» Exercise text:
▼
Tuesday, December 26, 2006

KouramBadAss

Allow me to explain to you why my cousin is a genius.

My Uncle has four children, three of which I see on a regular basis at family functions and visits to Palm Springs. The other daughter is lost to us, spends her time with her mother who is estranged from our family and is, by all accounts, insane. As I've mentioned before, and recently, the three remaining children, who are all quite young, are joys to behold and have only grown moreso as they get older. Palmer, the oldest and perhaps most unfortunately-named offspring, is my only male cousin, and as such I treasure him as Dr. Jones Sr. treasured the Holy Fucking Grail. The kid is my legacy.

So I've been doing my best for him as my Uncle, his father, did for me, which is to allow him the influence of someone who will have no financial or moral responsibility to him once said influence begins to take effect in the manifested form of antisocial behavior and the general jackassery that makes me so wonderfully me. I have passed my torch on to him, and somewhere between the influence of my very, very affected family, my Uncle's unique style of parenting/education/life, and my own personal dash of eccentricity, the boy has turned out just as haphazard and enjoyable as humanly possible. True, he may have started out a bit wild, a bit of the jungle in his eye, but since the coming of the sisters and the relative maturity of a nine-year-old (or however old he is now... twelve? Does it matter before they're eighteen?) he has calmed down in the obnoxious and difficult department while running the furnace at full blast in the "Just Crazy Enough to be a Total Fucking Genius" department.

How do I know this, you ask?

For this Christmas, my cousin made me a sword.



This is perhaps my favorite Christmas present of them all. He found a piece of bamboo, lovingly shaped it's already somewhat conducive form into a workable handle and blade. Notice the clear separation of the hilt and tang. Notice the carefully placed fingerguard cleverly disguised as a particularly knotty outgrowth. He fashioned this weapon, and the decided, "You know, that kooky cousin of mine that shows up every now and then likes swords, and he works as a knight now. He might need a sword." He then told his father that he'd like to give it to me for Christmas, put a bow and a gift tag on the thing, and gave it to me. He's, like, three years old or something.
▲
» Dataset section:
▼
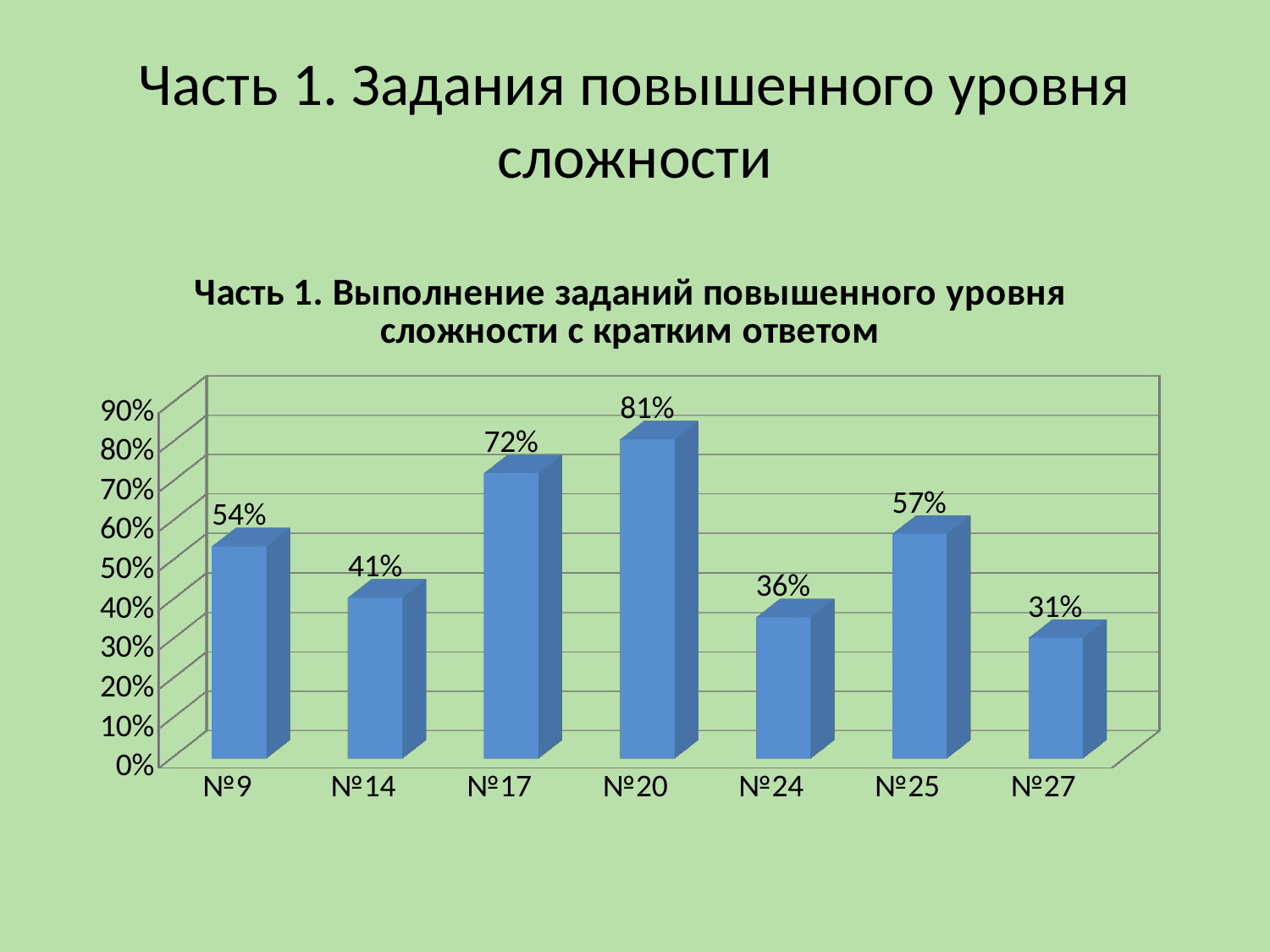
Which category has the highest value? №20 What is the value for №25? 57% Which is larger, the value for №9 or the value for №25? №25 What is the difference between the values for №20 and №27? 50% What kind of chart is shown on the slide? bar chart Is the value for №14 greater or less than 50%? less How many categories are shown on the x axis? 7 Which category has the lowest value? №27 What is the value for №9? 54% What is the difference between the values for №17 and №14? 31% What is the title of the chart? Часть 1. Выполнение заданий повышенного уровня сложности с кратким ответом What is the value for №24? 36%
▲
» Problems and tasks:
(1) In the blog post, what did the cousin make the writer for Christmas?
(2) Please reproduce the blog post word for word from "For this Christmas, my" to "old or something.".

» Responses by task:
(1) A sword, shaped from a piece of bamboo.

(2)
For this Christmas, my cousin made me a sword.



This is perhaps my favorite Christmas present of them all. He found a piece of bamboo, lovingly shaped it's already somewhat conducive form into a workable handle and blade. Notice the clear separation of the hilt and tang. Notice the carefully placed fingerguard cleverly disguised as a particularly knotty outgrowth. He fashioned this weapon, and the decided, "You know, that kooky cousin of mine that shows up every now and then likes swords, and he works as a knight now. He might need a sword." He then told his father that he'd like to give it to me for Christmas, put a bow and a gift tag on the thing, and gave it to me. He's, like, three years old or something.